"I care not much for a man's religion whose dog and cat are not the better for it." ~ Abraham Lincoln
Tuesday, April 03, 2007
sweet Jesus
What's wrong with the chocolate Jesus? Is it that his genitals are showing? Or is it that he is made of chocolate? OK, so it is milk chocolate - should have been dark chocolate, but hey. Also it's perhaps somewhat ambivalent that the sculpture appears to depict the crucified Christ, rather than the sweet Jesus image, but Christians have been saying for centuries that he is the source of all sweetness, so why not. Maybe the Catholics who complained are worried that someone is going to eat the sculpture, but don't they eat the body of Christ in the communion ritual?
Buddhists make holy images from butter. Pagans revere naked gods (some are so ithyphallic it makes your eyes water) and goddesses.

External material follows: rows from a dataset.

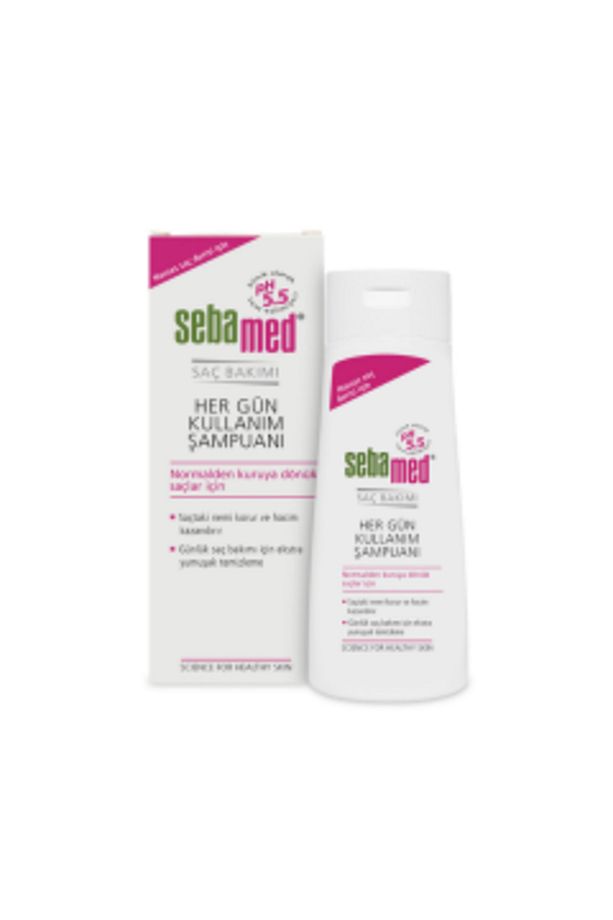 Hergün Kullanım Şampuanı 400 Ml (Everyday Shampoo) ( 1 ADET ) - 1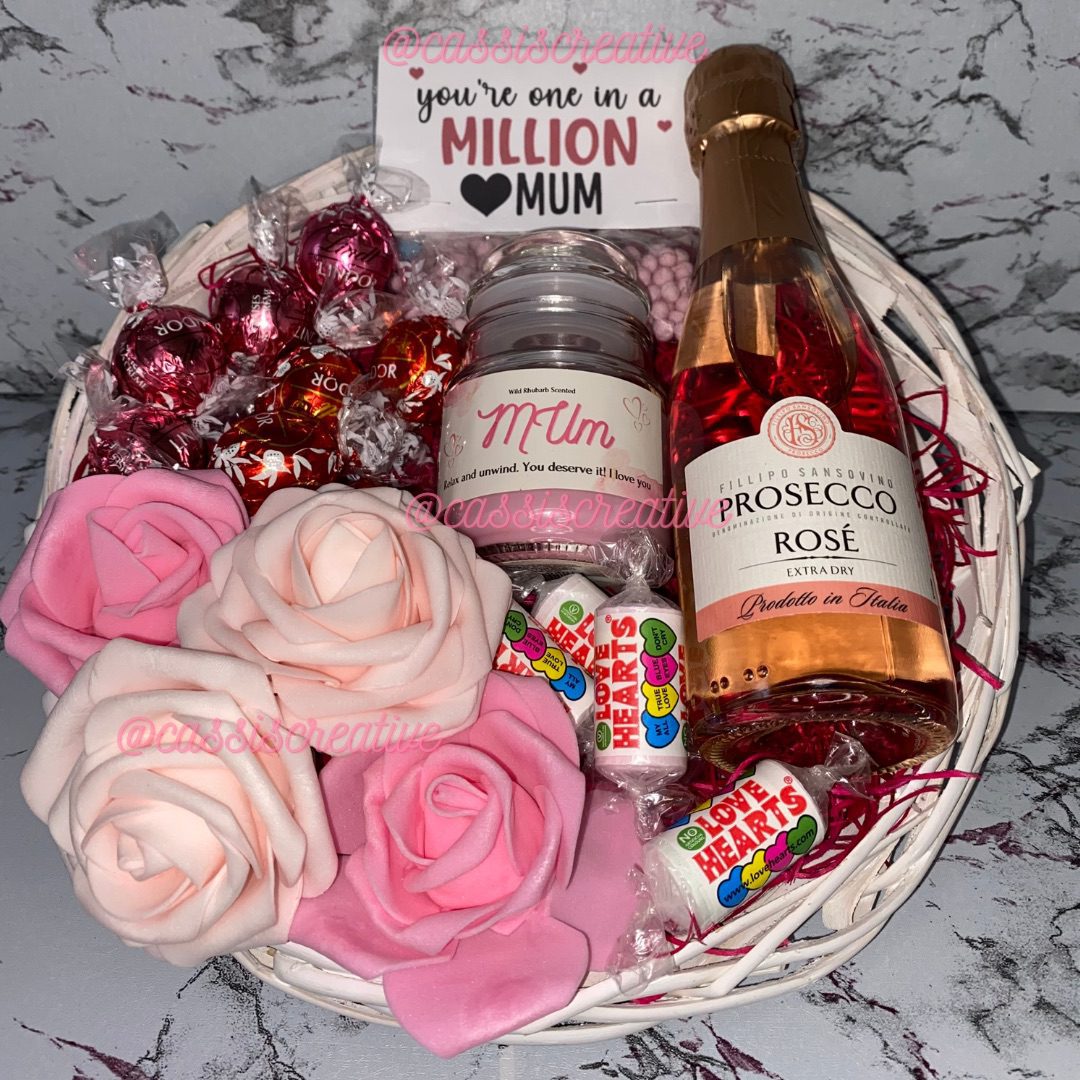Mother's Day Hamper, mother's day hampers, wakuda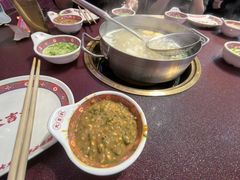 -大吉利·潮汕鲜牛肉火锅(西安店)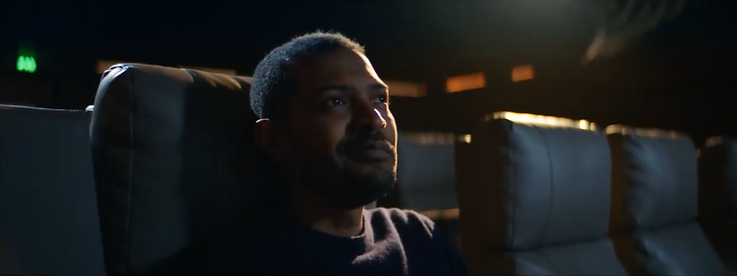Noel Clarke promotes EE Rising Star Award
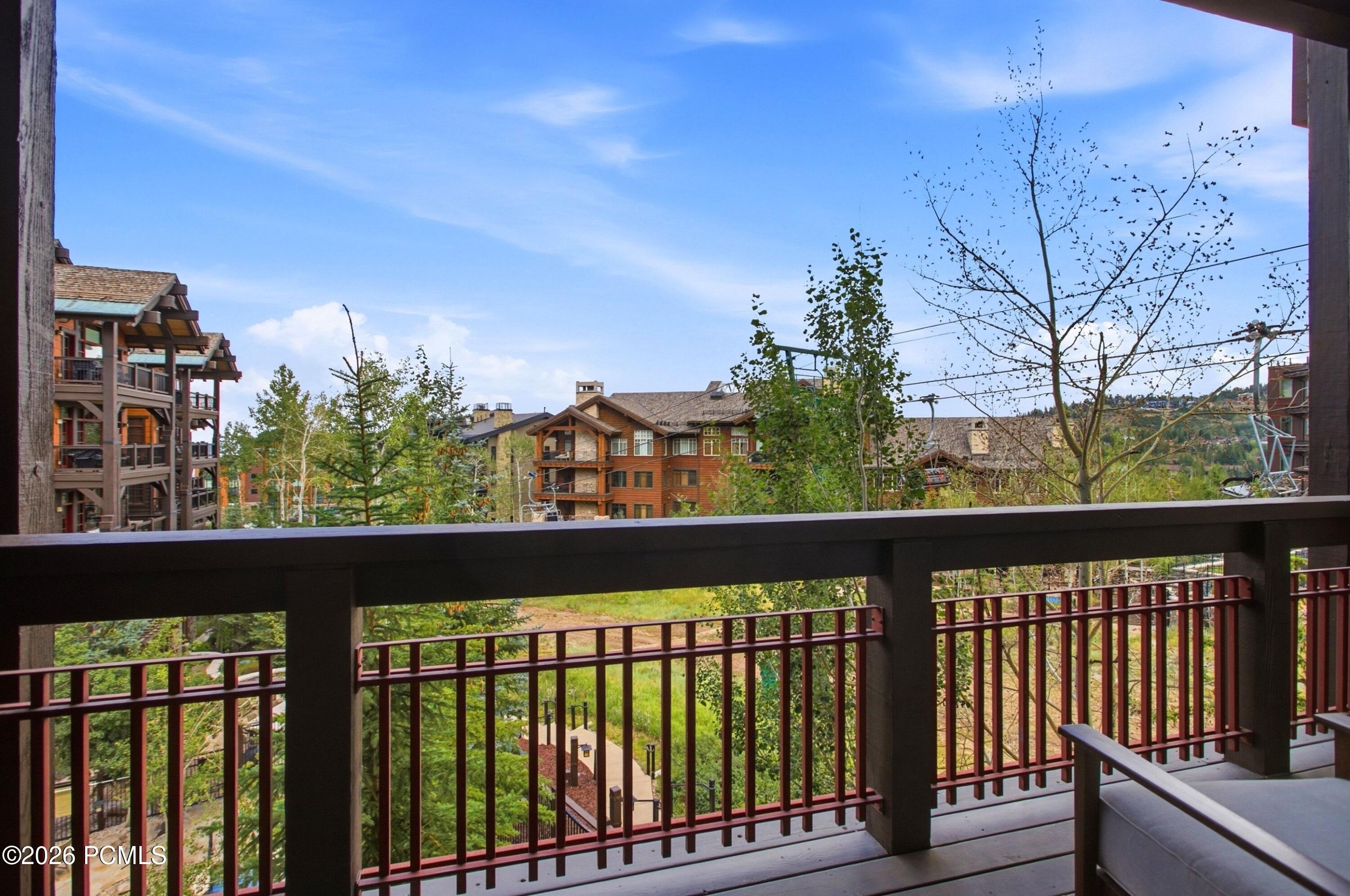 8886 Empire Club Drive 208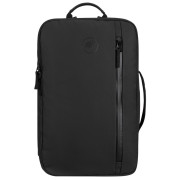 Mammut Seon Transporter 15 hátizsák fekete black 0001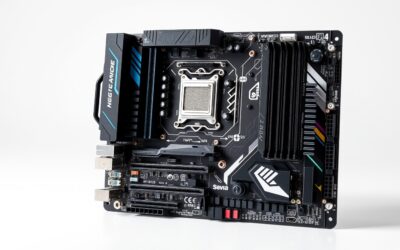Best Motherboard Pc Gamer (2026)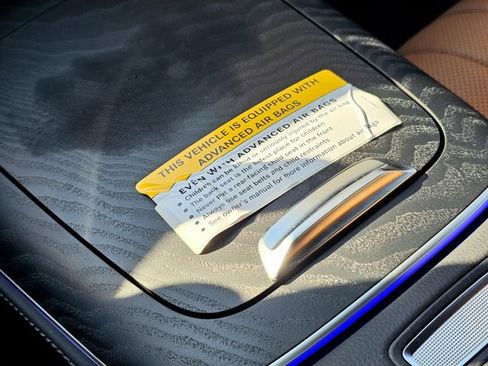 New 2026 Mercedes-Benz E 350 4MATIC Sedan image 33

Queer Christians celebrate Jesus in love. When the male disciples rebuked Mary Magdalene for pouring perfume over Jesus' feet, he praised her and rebuked them. I think he'd feel the same way about this. It's a sensual thing. There's even a song by Tom Waits called Chocolate Jesus.
Some of Cavallaro's other work is quite disturbing, particularly the stuff he does to perfectly harmless pillows. It's clearly meant to disturb, to make you think. Just because something disturbs one's sensibilities, that's no reason to ban it or make death threats against the artist. It's interesting that a Catholic spokesperson said "They would never dare do something similar with a chocolate statue of the Prophet Mohammed naked with his genitals exposed during Ramadan." No, because Muslims would make death threats... It's almost as if Muslim extremism is encouraging or licensing other forms of extremism, and there is a climate in which it will eventually become impossible to do or say anything for fear of offending someone. There was a documentary recently about the controversy that surrounded The Life of Brian, which speculated (probably correctly) that the film couldn't have been made in the current climate of fear.